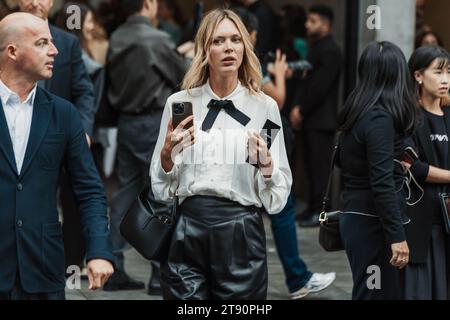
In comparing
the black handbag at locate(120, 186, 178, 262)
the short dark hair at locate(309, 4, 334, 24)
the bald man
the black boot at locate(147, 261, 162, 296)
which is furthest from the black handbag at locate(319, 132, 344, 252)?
the short dark hair at locate(309, 4, 334, 24)

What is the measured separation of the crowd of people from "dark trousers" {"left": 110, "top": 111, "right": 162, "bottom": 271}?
0.04 ft

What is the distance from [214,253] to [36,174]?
0.92 m

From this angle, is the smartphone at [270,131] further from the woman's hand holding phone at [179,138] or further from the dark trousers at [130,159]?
the dark trousers at [130,159]

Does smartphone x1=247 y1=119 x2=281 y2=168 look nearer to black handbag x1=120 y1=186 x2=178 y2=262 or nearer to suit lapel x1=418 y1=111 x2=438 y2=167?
black handbag x1=120 y1=186 x2=178 y2=262

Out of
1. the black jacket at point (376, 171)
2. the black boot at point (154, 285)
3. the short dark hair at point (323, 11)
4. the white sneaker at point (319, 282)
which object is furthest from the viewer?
the short dark hair at point (323, 11)

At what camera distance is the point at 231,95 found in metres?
5.41

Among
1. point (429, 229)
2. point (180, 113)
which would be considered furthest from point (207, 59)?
point (429, 229)

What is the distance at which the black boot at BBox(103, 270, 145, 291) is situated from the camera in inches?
326

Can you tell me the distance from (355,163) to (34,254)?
206 centimetres

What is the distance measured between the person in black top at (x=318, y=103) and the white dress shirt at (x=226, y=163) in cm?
581

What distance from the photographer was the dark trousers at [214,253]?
5.21 metres

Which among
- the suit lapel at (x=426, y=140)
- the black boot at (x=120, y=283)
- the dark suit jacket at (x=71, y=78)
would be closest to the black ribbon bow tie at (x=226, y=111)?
the suit lapel at (x=426, y=140)

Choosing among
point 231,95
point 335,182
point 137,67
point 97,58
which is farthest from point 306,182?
point 231,95

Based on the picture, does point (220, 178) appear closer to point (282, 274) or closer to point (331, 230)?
point (331, 230)
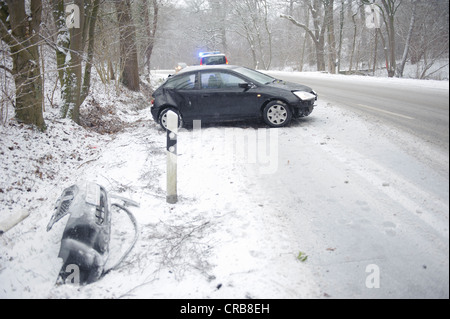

■ Directive ■
Please rewrite all the rows above, changing every "black boot" to "black shoe" and keeping everything else the same. Leave the pictures out.

■ Answer for this exercise ■
In comparing
the black handbag at locate(120, 186, 178, 262)
the short dark hair at locate(309, 4, 334, 24)
the bald man
the black shoe at locate(147, 261, 162, 296)
which is furthest from the black handbag at locate(319, 132, 344, 252)?
the short dark hair at locate(309, 4, 334, 24)

What is the measured separation of the crowd of people from "dark trousers" {"left": 110, "top": 111, "right": 162, "bottom": 271}?
0.04 ft

What is the distance from [214,253] to [36,174]?
0.92 m

From this angle, is the smartphone at [270,131] further from the woman's hand holding phone at [179,138] or further from the dark trousers at [130,159]?
the dark trousers at [130,159]

Does smartphone x1=247 y1=119 x2=281 y2=168 look nearer to black handbag x1=120 y1=186 x2=178 y2=262 or nearer to suit lapel x1=418 y1=111 x2=438 y2=167?
black handbag x1=120 y1=186 x2=178 y2=262

Out of
1. the black jacket at point (376, 171)
2. the black shoe at point (154, 285)
3. the short dark hair at point (323, 11)
4. the white sneaker at point (319, 282)
which object is furthest from the viewer?
the short dark hair at point (323, 11)

At what camera distance is the point at 231,95 found in metres?
5.41

Among
1. point (429, 229)
2. point (180, 113)
which would be considered furthest from point (207, 59)?
point (429, 229)

What is the distance at which the black shoe at BBox(103, 270, 145, 291) is situated from the camera in inches?
326

Can you tell me the distance from (355,163) to (34,254)?
206 centimetres

What is the distance measured between the person in black top at (x=318, y=103) and the white dress shirt at (x=226, y=163) in cm?
581

What distance from the photographer was the dark trousers at [214,253]?
5.21 metres

Which among
- the suit lapel at (x=426, y=140)
- the black shoe at (x=120, y=283)
- the dark suit jacket at (x=71, y=78)
would be closest to the black ribbon bow tie at (x=226, y=111)?
the suit lapel at (x=426, y=140)

Choosing among
point 231,95
point 335,182
point 137,67
point 97,58
which is farthest from point 306,182?
point 231,95

Based on the picture, does point (220, 178) appear closer to point (282, 274) or closer to point (331, 230)?
point (331, 230)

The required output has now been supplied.